■ **YOUR TASKS**:
**1)** In the Haus Gables text, why does faux-finishing have a history in the American South? Answer in one to three sentences.
**2)** Rewrite the Haus Gables text starting at "Haus Gables further" and ending at "in pop culture.", using "popular culture" in place of "pop culture".
**3)** Continue the Haus Gables description after its last sentence with the next part.

[[ TEXT BLOCK, beginning ]]

Jennifer Bonner / MALL

Atlanta, United States

December 2018

PRIMARY AUTHOR

Jennifer Bonner

CONTRIBUTING AUTHOR

Hanif Kara, OBE

CLIENT

Volkan Alkanoglu

PHOTOGRAPHER

Tim Hursley

OBJECTIVE

All exterior and interior walls, floors, and roof are made of eighty-seven CLT panels. Custom-cut, hoisted into place, and assembled in fourteen days’ time, the CLT in Haus Gables enables a solid house that eschews traditional stick frame construction. Structurally inventive, by acting as a folded plate, there is also an opportunity to hang rooms from the roof panels above, while also promoting a monolithic view of the material from the domestic interior.
Haus Gables further engages in the conceptual exploration of materiality through a series of faux­finishes that clad the exterior and parts of the interior. Bonner reworks the old tradition of faux-finishing in the American South, historically stemming from an inability to afford precious materials and the subsequent desire to “fake it,” as well as utilizes a more contemporary technique of “color blocking” currently found in pop culture.
On the exterior, two sides of the house are covered in faux bricks made of stucco dash­­ finish of glass beads that produces a glittery effect. Inside, black terrazzo is not poured-­in­­ place and polished, but applied as a thin tile, while oriented strand board (OSB) is replaced by ceramic tiles in the image of OSB. Marble finishes in the bedroom and adjacent bathroom are made of unlikely materials, including vinyl and cartoonish drawings, rather than the oft-­desired, real Italian marble. Areas of grey concrete, yellow vinyl marble, and black terrazzo line some walls much like wainscoting, with several long views through the house allowing for a color­-block effect. These faux finishes indicate spatial divisions.

CONTEXT

Haus Gables, a residential project designed and developed by architectural designer Jennifer Bonner / MALL, completed construction in Atlanta, Georgia in 2018. The 2,200­-square­foot home challenges the domestic interior through materiality, color, and form. It is one of only a handful of residences in the country made of cross-laminated timber (CLT), an exceptionally strong wood material produced by gluing together layers of lumber that alternate in direction.
For this single­family home adjacent to the Atlanta Beltline, a cluster of six gable roofs are combined to form a single roof. In an attempt to rework spatial paradigms of the past, such as Le Corbusier’s free plan and Aldof Loos’s raumplan, Bonner offers the roof plan as a way to organize architecture. Here, the roof plan establishes rooms, catwalks, and double height spaces in the interior by aligning these spaces to ridges and valleys in the roof above. The floor plan is a result of the roof.

[[ TEXT BLOCK, end ]]
[[ EXCERPTED DATA, beginning ]]

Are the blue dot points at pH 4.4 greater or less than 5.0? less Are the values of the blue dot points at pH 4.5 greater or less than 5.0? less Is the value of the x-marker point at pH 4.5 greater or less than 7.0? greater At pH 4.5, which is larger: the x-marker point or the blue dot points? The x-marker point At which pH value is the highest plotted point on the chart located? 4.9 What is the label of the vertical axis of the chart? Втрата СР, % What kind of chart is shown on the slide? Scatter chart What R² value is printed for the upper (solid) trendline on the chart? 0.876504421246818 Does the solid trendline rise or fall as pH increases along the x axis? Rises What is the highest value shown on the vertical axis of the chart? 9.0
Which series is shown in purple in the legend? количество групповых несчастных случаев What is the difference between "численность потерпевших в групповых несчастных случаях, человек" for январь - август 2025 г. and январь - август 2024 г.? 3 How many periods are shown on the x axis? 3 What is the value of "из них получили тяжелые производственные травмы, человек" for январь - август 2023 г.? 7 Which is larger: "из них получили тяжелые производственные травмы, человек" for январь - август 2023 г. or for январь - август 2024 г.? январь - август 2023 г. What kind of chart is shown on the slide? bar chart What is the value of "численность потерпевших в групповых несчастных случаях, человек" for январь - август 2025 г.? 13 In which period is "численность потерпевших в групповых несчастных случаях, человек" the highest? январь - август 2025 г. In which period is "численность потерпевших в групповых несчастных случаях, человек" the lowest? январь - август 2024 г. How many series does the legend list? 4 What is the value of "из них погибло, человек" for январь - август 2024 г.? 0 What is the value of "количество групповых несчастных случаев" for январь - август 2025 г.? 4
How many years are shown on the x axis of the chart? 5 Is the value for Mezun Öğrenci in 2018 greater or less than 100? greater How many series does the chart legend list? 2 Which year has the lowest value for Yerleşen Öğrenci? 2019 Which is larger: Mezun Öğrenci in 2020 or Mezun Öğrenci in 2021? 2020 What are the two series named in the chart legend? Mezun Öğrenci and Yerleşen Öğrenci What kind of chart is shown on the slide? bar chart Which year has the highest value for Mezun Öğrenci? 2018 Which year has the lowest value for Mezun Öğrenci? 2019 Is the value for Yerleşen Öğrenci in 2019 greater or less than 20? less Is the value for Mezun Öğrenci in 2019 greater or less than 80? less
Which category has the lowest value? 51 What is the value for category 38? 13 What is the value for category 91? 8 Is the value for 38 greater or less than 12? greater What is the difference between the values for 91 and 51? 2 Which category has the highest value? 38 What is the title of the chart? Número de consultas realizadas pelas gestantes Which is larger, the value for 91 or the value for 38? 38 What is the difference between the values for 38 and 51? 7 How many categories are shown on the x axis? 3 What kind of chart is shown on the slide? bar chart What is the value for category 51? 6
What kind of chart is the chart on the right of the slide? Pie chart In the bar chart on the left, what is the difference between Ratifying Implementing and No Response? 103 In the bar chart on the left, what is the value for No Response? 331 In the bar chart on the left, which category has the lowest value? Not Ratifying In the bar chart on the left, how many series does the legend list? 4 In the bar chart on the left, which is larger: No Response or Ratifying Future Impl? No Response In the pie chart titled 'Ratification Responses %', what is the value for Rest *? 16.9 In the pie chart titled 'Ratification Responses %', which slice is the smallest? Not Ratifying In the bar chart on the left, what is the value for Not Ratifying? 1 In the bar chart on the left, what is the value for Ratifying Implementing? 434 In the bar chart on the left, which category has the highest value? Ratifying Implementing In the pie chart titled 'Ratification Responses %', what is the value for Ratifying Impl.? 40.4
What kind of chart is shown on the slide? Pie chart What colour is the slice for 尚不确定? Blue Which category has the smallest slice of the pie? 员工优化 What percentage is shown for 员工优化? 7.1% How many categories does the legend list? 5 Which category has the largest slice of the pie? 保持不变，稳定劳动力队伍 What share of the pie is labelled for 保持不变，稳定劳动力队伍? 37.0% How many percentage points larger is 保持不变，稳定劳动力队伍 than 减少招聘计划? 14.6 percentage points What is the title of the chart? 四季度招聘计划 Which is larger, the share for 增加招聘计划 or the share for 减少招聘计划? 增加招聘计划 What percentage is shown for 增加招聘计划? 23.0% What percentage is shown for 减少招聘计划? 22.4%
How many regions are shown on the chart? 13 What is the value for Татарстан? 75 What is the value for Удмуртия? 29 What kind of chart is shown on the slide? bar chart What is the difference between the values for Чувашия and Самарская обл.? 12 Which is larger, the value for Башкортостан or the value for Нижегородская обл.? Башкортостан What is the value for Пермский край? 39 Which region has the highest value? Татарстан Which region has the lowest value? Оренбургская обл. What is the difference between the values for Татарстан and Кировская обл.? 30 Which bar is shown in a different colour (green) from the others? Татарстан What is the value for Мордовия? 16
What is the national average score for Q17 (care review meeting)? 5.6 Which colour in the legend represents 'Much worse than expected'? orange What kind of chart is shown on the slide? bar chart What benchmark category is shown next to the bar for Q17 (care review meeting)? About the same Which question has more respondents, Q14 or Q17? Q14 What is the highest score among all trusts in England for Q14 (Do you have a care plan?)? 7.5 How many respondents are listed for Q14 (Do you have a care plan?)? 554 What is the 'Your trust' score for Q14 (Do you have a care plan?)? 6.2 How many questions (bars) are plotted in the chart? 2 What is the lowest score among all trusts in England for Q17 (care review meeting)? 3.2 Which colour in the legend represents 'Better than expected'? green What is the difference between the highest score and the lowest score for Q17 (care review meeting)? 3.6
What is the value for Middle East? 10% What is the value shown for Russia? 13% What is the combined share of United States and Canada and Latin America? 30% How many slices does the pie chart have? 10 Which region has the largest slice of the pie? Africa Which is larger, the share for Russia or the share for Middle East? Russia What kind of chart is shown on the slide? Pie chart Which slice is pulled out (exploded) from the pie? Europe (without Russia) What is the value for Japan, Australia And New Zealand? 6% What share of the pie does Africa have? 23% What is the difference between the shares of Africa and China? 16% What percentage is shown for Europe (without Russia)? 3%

[[ EXCERPTED DATA, end ]]

■ **ANSWER LIST**:
**1)** People historically could not afford precious materials, so they wanted to "fake it."

**2)**
Haus Gables further engages in the conceptual exploration of materiality through a series of faux­finishes that clad the exterior and parts of the interior. Bonner reworks the old tradition of faux-finishing in the American South, historically stemming from an inability to afford precious materials and the subsequent desire to “fake it,” as well as utilizes a more contemporary technique of “color blocking” currently found in popular culture.

**3)**
From a curb­side view, an asymmetrical and unfamiliar form replaces the traditional gable elevation house, as if the usual form were clipped. Other slight alterations to the ordinary include roof pitches which are much steeper than those found in industry standards. The underbelly of the gable roofs creates an airy, lofty space filled with ample natural light for the small building footprint. This uncharacteristically slim house which sits on a 24 foot wide parcel, has a width of 18 feet, generates ideas for the applicability of the roof plan to denser urban environments.

PERFORMANCE

(Excerpted from RIBA Publication, Crawley)
“CLT panels lend themselves well to roof structures. Without ties, the origami like roof serves as a form of shell, a folded panel reminiscent of a card model built 1:1.
Interiors are defined by structural panels, the geometry creating soaring volumes expressing external form and by a range of faux finishes applied to lower surfaces. Timber is exposed to a greater extent in more intimate areas such as bedrooms or covered as required in wet areas and panels are also used to form stairs, balustrades and suspended elements.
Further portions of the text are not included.